Ветров на минуту задумался.
— Вот оно как. Что же вы не доложили с самого начала? Это же меняет всю ситуацию.
Уловив во взгляде русского начальника потепление, перебежчик неторопливо начал рассказывать, как он побывал на том свете. Слабый огонек коптилки дрожащим светом озарял его скуластое, костлявое лицо, покрытое капельками пота.
Из Мукдена Ван Гу-ан убежал на север. Но японцы его и там поймали, угнали в горы Халун-Аршана на военные работы — строить подземные крепости. Ван Гу-ан не боялся тяжелой работы. Разве легче возить по душному городу чэ?[3] Но судьба послала ему в начальники самого злого дракона. Дракон тот повредил себе ногу, она стала чуть короче. За свирепый нрав китайцы прозвали его Хромым Драконом.
Рассказывая о Хромом Драконе, Ван Гу-ан весь темнел, дрожал, то и дело сжимал свои костлявые кулачищи. Дни и ночи в подземелье Халун-Аршана превратились в страшный сон. Измученный рикша два раза пытался бежать из лагеря, но Хромой Дракон ловил его, набрасывался зверем, топтал ногами, стегал плетью. Так было много раз: сначала его избивали до полусмерти, потом отливали водой и заставляли работать. Ван Гу-ан звал на помощь смерть, только она могла избавить его от невыносимых мук.
Наконец смерть пришла.
Когда укрепления построили, японцы стали расстреливать китайцев-землекопов, чтобы сохранить тайны подземного царства Яньвана[4]. Расстреливали каждую ночь. Дошла очередь и до Ван Гу-ана. Ночью их вывели за сопку, заставили рыть себе могилы. Потом грянули залпы. Ван Гу-ан упал, пуля обожгла ему грудь. Сверху комьями полетела земля. Ван Гу-ан с ужасом почувствовал, что остался жив. Он приподнялся на колени, стряхивал землю, карабкался наверх, просил у палачей еще одну пулю. Но никто не услышал его голоса. Ван Гу-ан вылез из могилы и пополз в горы. В горном ключе обмыл рану, напился и уснул. Утром на него набрел баргутский пастух, дал ему сушеного мяса и соленого овечьего сыра, а потом увел в горы и лечил рану травами. Зимовал Ван Гу-ан в шалаше пастуха, долго скитался потом в горах Большого Хингана, питаясь грибами и ягодами, ночевал в горных пещерах. И вот решил убежать туда, где его уж не достанет ни пуля, ни сабля, ни плеть Хромого Дракона — в Россию.

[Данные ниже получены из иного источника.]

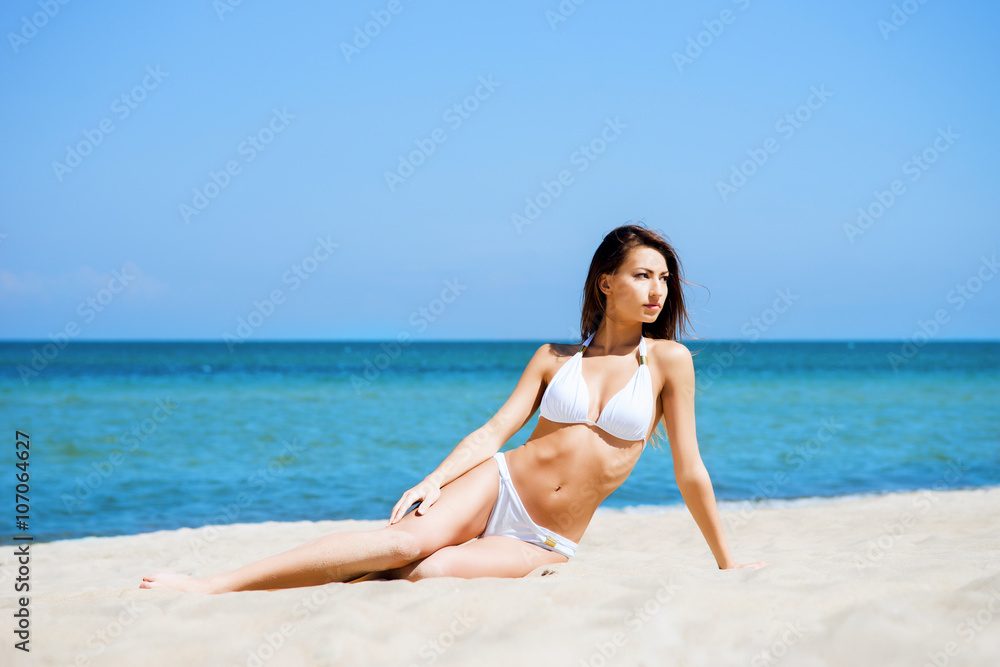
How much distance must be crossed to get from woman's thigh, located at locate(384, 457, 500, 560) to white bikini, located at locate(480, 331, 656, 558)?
0.05 meters

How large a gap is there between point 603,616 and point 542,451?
116 cm

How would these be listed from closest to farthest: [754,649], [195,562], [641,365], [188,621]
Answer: [754,649] → [188,621] → [641,365] → [195,562]

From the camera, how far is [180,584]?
332 centimetres

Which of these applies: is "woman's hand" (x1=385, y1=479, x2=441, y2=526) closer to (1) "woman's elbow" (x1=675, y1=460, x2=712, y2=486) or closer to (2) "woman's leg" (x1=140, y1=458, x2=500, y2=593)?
(2) "woman's leg" (x1=140, y1=458, x2=500, y2=593)

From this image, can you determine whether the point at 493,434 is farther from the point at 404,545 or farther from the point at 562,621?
the point at 562,621

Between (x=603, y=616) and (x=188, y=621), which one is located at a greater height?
(x=603, y=616)

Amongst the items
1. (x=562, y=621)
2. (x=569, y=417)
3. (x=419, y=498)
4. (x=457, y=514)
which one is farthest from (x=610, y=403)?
(x=562, y=621)

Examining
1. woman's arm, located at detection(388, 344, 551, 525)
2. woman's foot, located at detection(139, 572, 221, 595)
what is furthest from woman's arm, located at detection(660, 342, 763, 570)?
woman's foot, located at detection(139, 572, 221, 595)

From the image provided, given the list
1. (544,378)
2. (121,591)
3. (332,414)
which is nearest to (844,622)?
(544,378)

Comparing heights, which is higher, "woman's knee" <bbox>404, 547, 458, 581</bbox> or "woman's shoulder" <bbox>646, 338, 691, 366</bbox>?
"woman's shoulder" <bbox>646, 338, 691, 366</bbox>

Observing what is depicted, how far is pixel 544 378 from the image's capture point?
156 inches

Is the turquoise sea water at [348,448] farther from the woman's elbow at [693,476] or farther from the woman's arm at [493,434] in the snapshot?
the woman's elbow at [693,476]

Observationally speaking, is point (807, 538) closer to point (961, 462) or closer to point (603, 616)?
point (603, 616)

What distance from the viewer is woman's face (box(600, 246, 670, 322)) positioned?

После допроса китайца увели, чтобы передать его пограничникам.
Иволгин вышел из блиндажа на воздух. Над Бутугуром плыла, ныряя в тучах, луна. Автоматчики лежали на своих местах. По коротким фразам, которыми они изредка перекидывались, можно было судить, о чем они думают.
— Вот так-то, Поликарп Агафоныч. А ты говоришь: «Ко дворам бы, в Чегырку...» — пробасил в темноте Забалуев.
— Да, паря, рановато, выходит, ко дворам-то.
— То-то и оно.
— Ты скажи, какая незадача: испокон веков этим китайцам не везет на правителей. Свои были ни к лешему не годны, а пришлые и того хуже.
Из-за блиндажа донесся задумчивый голос ротного поэта:
— За древним Валом Чингисхана лежить чужая сторона...
Иволгин долго глядел молча в сторону границы — на мерцающие станционные огни, на черное пятно тюрьмы, а сам все думал и думал о судьбе мукденского рикши, о чужой неведомой стороне, что лежит за древним Валом Чингисхана.
XVI
Весь день готовились к маршу — грузили на автомашины боеприпасы и продовольствие, укладывали на повозки вещевое имущество. Солдаты вытаскивали из землянок матрацы и, спустившись в падь Урулюнгуй, вытряхивали из них измолотое, истертое сено. Пыль поднималась тучей — будто шла молотьба.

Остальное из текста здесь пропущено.